For the next two months, we will talk about several APM CE scenarios. These situations provide useful functionality but can have hidden costs including involved support cases.
The scenario discussed this month is having APM CE (CEM) only generate metrics to be seen and alerted in the Investigator. This data is analyzed then for short- and long-term trends. Any alerts are discussed and resolved in conjunction with the application team. As long as the dashboards are populated, the metrics are produced, and the alerts provide proper notifications, then all is good.
But there are lost opportunities and future potential setbacks with the above approach as stated. This includes the following:
1) Typically, any sort of APM CE (CEM) maintenance is ignored completely. So Incidents and defects (depending on volume and data retention settings) can pile up. In the worst case, the APM database and APM CE GUI become unresponsive. If periodic maintenance and cleanup is not done, then one is risking hours or days of downtime due to database maintenance benign neglect. So if you are going to do this approach, ensure that the database is maintained and not ignored.
2) If the APM CE transaction definitions are not being maintained, then invalid metrics and defect-dependent metrics may be produced. Using fresh recordings increases the possibility that current components are being captured. If this is not the case, then the average response time metric captured may be less than reality. (Because missing or invalid components means an invalid response time.) So at least a quarterly review of transaction definitions is a must.
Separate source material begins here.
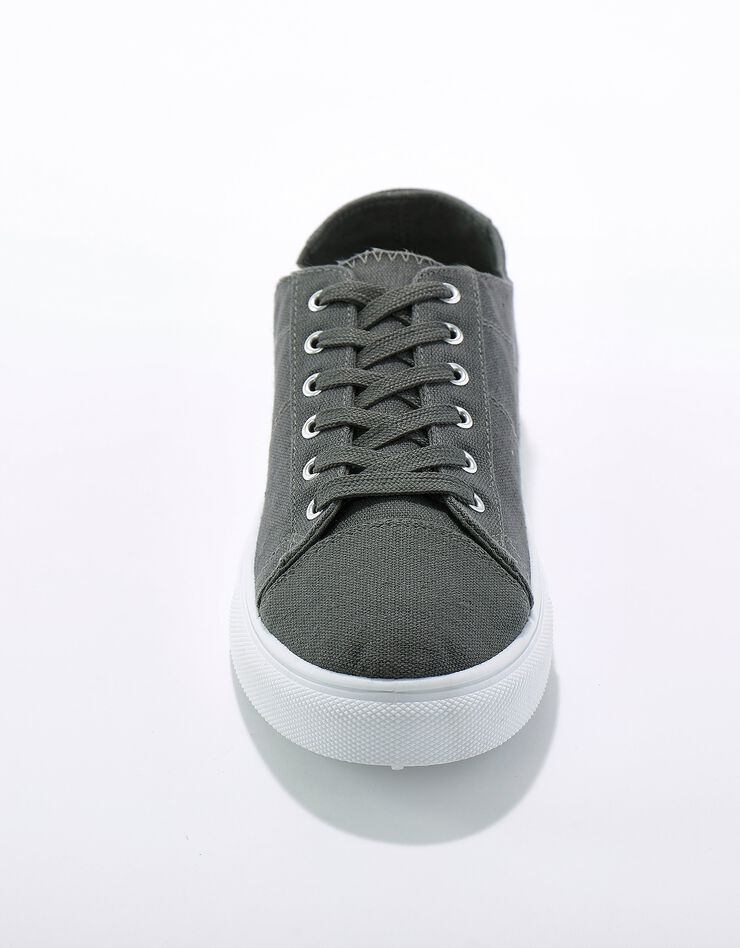 Tennis lacées en toile à semelle plateforme compensée (anthracite) Tennis lacées en toile à semelle plateforme compensée (anthracite)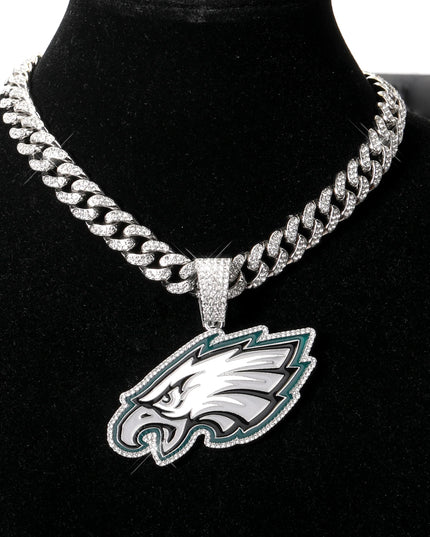 Sports Customized LOGO Pendant Necklace with Iced Out Cuban Chains for Football Fans Birthday Gifts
3) Analyzing the metrics on the APM CE side means you can see over time the subtleties in defect and incident trends. Even better, you can work on resolving the low-hanging defects and then focus on the incidents impacting truly application health.
4) As of today, looking at just the Introscope metrics does not allow you to analyze user/user group trends. So, you are unable to tell if application performance is impacting a small group of users or is system-wide.
It takes words and music to make up a song. So it is with APM. Both the customer experience and application analysis is needed to see the complete picture.
1. Are you one of the companies doing this approach? Is this working well for you?
2. Do you have anything that you wish to add on the tradeoffs of using this approach?
3. Are there other topics that you wish to see covered?